**DATA FOR THE TASK:**

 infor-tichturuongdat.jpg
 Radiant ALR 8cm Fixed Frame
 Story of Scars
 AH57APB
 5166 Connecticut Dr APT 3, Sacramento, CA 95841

* * *

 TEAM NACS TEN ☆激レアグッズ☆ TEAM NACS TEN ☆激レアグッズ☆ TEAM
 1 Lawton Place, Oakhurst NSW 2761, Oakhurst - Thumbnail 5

* * *

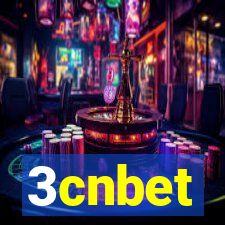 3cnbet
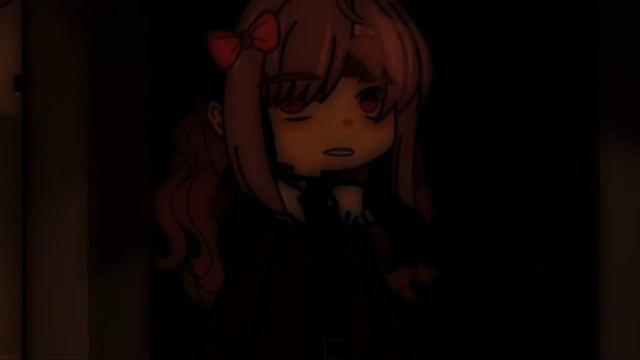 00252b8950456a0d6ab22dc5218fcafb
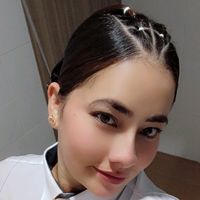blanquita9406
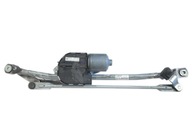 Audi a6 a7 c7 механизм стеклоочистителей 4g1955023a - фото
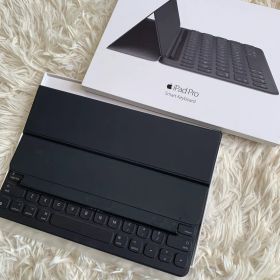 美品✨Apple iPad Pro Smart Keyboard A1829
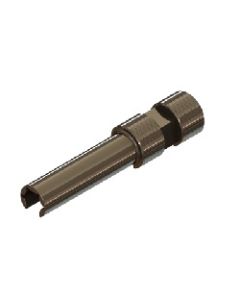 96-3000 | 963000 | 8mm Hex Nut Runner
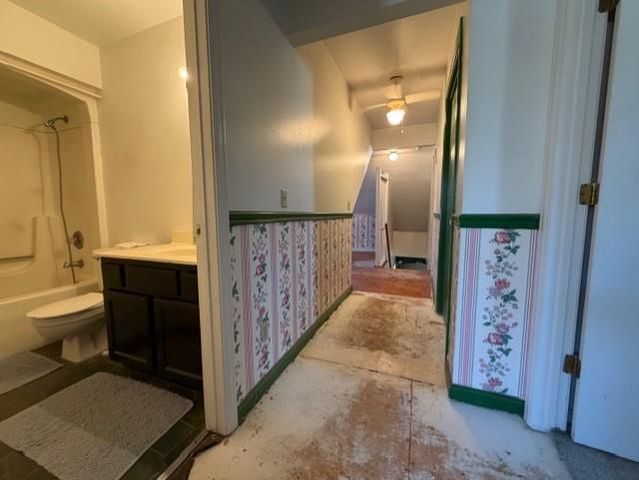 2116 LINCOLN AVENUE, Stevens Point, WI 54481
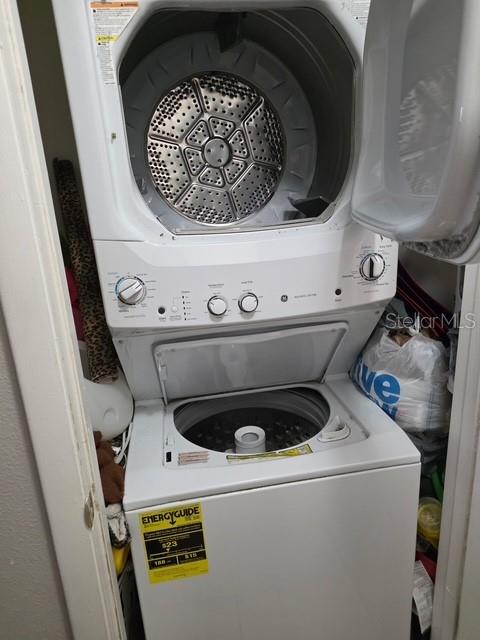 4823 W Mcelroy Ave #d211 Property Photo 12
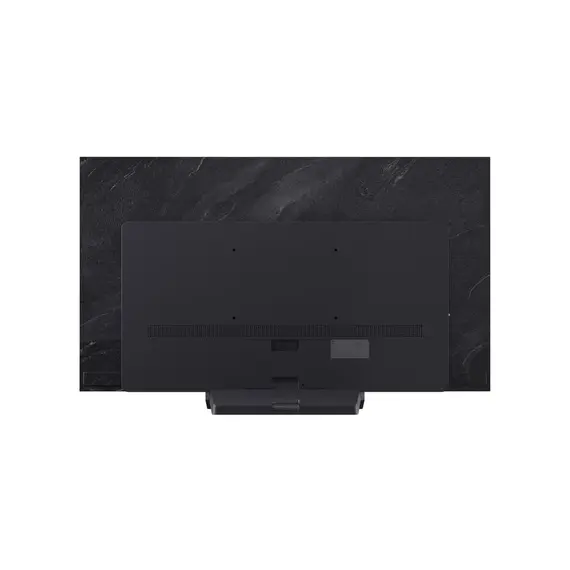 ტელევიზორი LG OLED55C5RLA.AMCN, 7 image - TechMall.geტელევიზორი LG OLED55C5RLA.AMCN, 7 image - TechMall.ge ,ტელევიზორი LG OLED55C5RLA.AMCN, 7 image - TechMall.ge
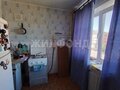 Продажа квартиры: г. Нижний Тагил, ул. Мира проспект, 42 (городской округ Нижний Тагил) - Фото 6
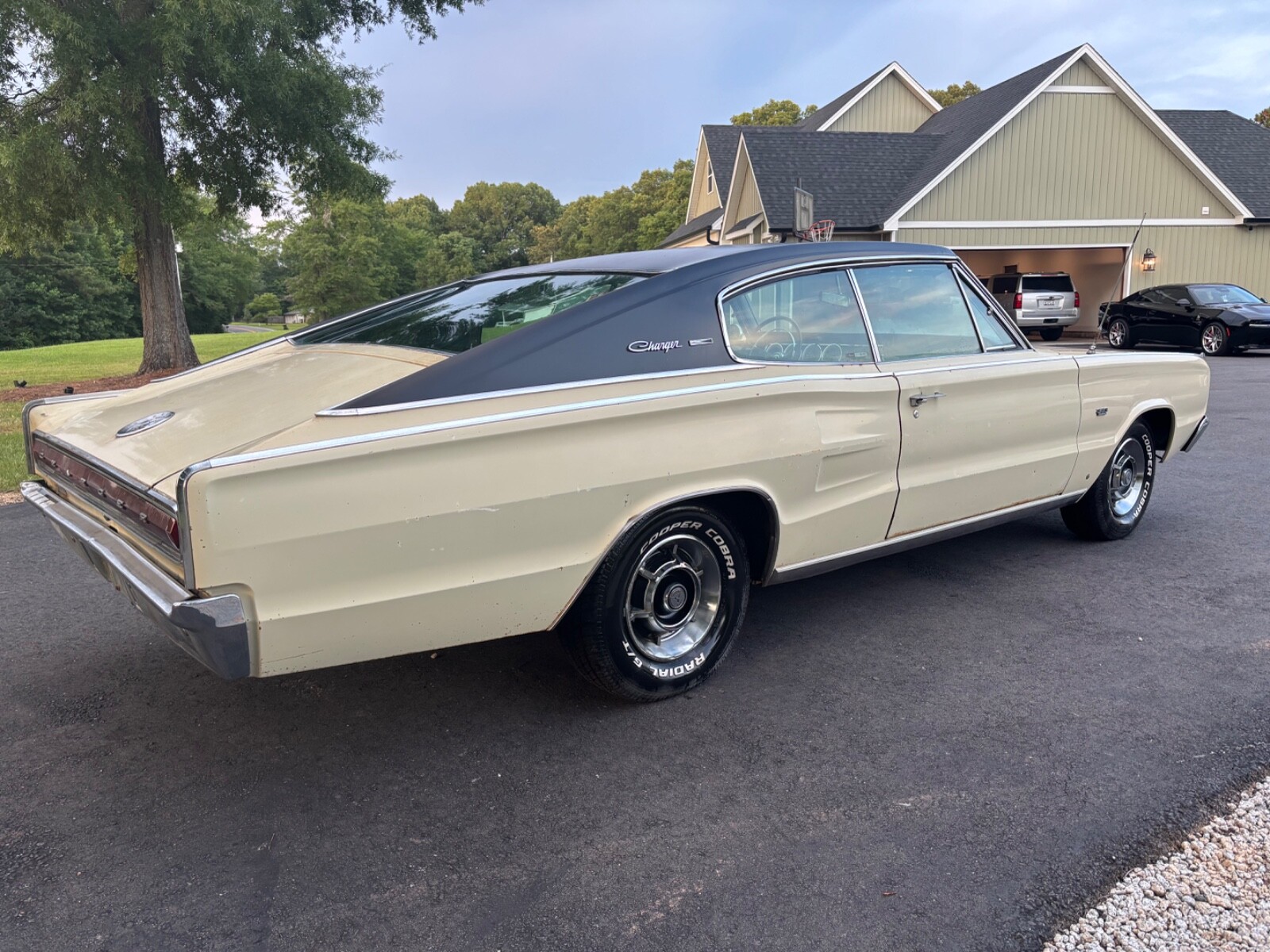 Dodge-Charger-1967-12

**TRY IT:**
Look above for the line with "美品✨Apple iPad Pro Smart Keyboard A1829"; quote it and every line after it, stopping after the line with "ტელევიზორი LG OLED55C5RLA.AMCN, 7 image - TechMall.geტელევიზორი", exactly, with nothing added and without pictures.

**WRITTEN ANSWER:**
 美品✨Apple iPad Pro Smart Keyboard A1829
 96-3000 | 963000 | 8mm Hex Nut Runner
 2116 LINCOLN AVENUE, Stevens Point, WI 54481
 4823 W Mcelroy Ave #d211 Property Photo 12
 ტელევიზორი LG OLED55C5RLA.AMCN, 7 image - TechMall.geტელევიზორი LG OLED55C5RLA.AMCN, 7 image - TechMall.ge ,ტელევიზორი LG OLED55C5RLA.AMCN, 7 image - TechMall.ge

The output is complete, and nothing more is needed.